Penanews.id, JAKARTA – Wacana penundaan pemilu 2024 kian hangat. Ini setelah Menteri Koordinator Bidang Kemaritiman dan Investasi (Marves) Luhut Binsar Pandjaitan berbicara mengenai wacana yang otomatis akan memperpanjang masa jabatan Joko Widodo (Jokowi) untuk menjadi Presiden RI, di Kanal YouTube Dedy Corbuzier.

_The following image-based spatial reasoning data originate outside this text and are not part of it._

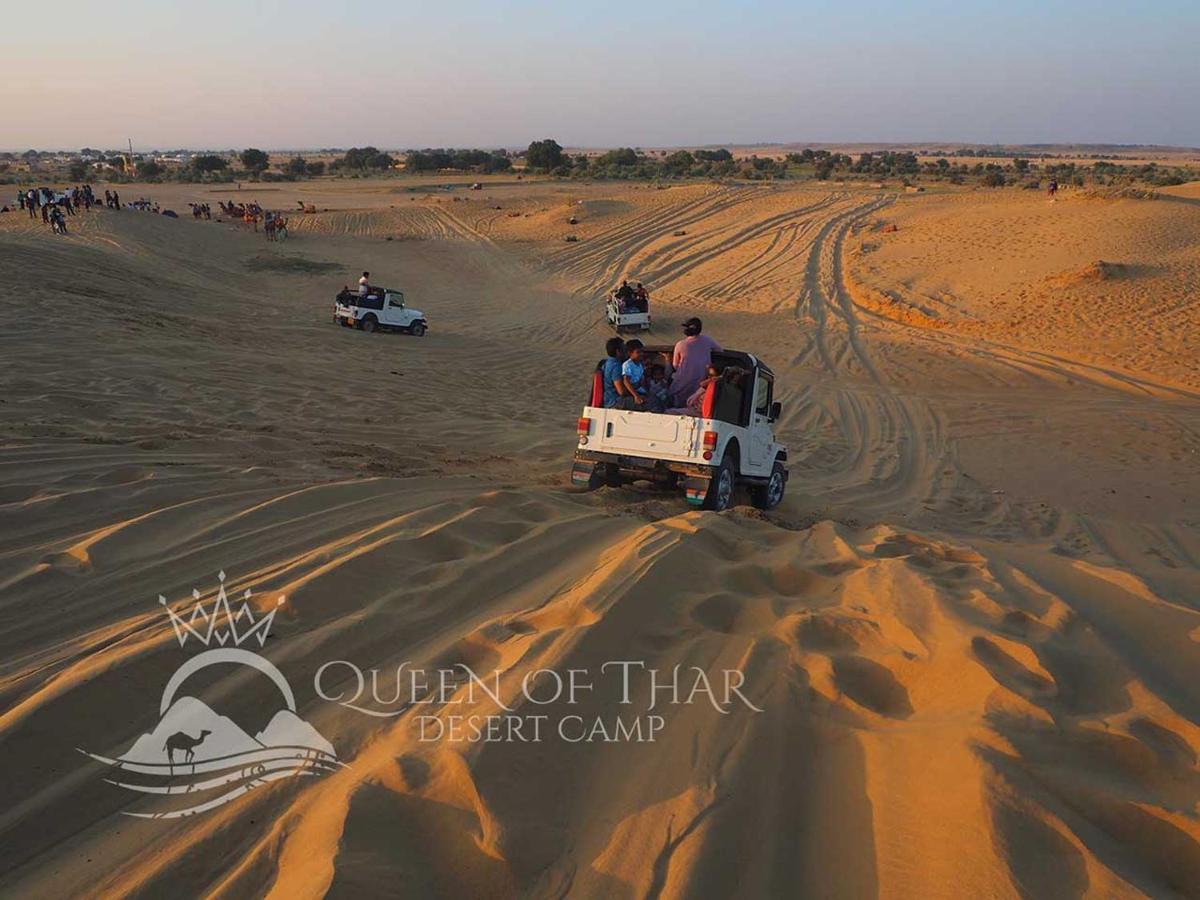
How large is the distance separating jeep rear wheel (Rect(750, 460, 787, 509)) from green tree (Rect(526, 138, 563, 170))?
75.0 metres

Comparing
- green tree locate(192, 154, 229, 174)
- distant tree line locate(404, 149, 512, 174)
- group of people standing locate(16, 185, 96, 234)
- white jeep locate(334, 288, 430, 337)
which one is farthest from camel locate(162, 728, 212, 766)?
green tree locate(192, 154, 229, 174)

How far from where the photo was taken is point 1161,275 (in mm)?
24234

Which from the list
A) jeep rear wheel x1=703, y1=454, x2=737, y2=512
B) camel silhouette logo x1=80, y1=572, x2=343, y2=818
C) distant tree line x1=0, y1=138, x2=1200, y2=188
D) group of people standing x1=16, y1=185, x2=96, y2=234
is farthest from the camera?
distant tree line x1=0, y1=138, x2=1200, y2=188

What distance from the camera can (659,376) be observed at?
9.18 metres

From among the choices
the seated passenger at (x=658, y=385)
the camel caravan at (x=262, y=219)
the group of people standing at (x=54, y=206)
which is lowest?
the seated passenger at (x=658, y=385)

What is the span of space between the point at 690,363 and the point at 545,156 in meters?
76.9

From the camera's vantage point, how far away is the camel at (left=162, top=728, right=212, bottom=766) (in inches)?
132

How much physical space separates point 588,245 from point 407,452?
31.1m

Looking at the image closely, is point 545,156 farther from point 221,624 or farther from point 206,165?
point 221,624

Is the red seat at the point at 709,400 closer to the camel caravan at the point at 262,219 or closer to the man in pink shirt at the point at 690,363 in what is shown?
the man in pink shirt at the point at 690,363

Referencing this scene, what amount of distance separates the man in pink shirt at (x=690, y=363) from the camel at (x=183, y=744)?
6.48 meters

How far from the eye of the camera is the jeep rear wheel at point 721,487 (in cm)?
820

Dilansir wartaekonomi.co.id, Ada pernyataan Luhut yang menarik. Yaitu dia mengklaim memiliki data dari rakyat Indonesia yang menginginkan agar Pemilu 2024 ditunda pelaksanaanya. Sehingga, kata dia, wacana penundaan Pemilu ini berdasarkan suara dari rakyat Indonesia.
“Kita kan punya big data, dari big data itu 110 juta itu macam-macam, dari Facebook dan segala macam, karena orang main Twitter kira-kira 110 juta,” katanya.
Luhut menuturkan, dari big data tersebut masyarakat kelas menengah ke bawah menginginkan tidak ingin adanya kegaduhan politik di Indonesia akibat Pemilu 2024.
Bahkan masyarakat takut adanya pembelahan, seperti di Pilpres 2019 lalu yang muncul ‘kecebong’ dan ‘kampret’.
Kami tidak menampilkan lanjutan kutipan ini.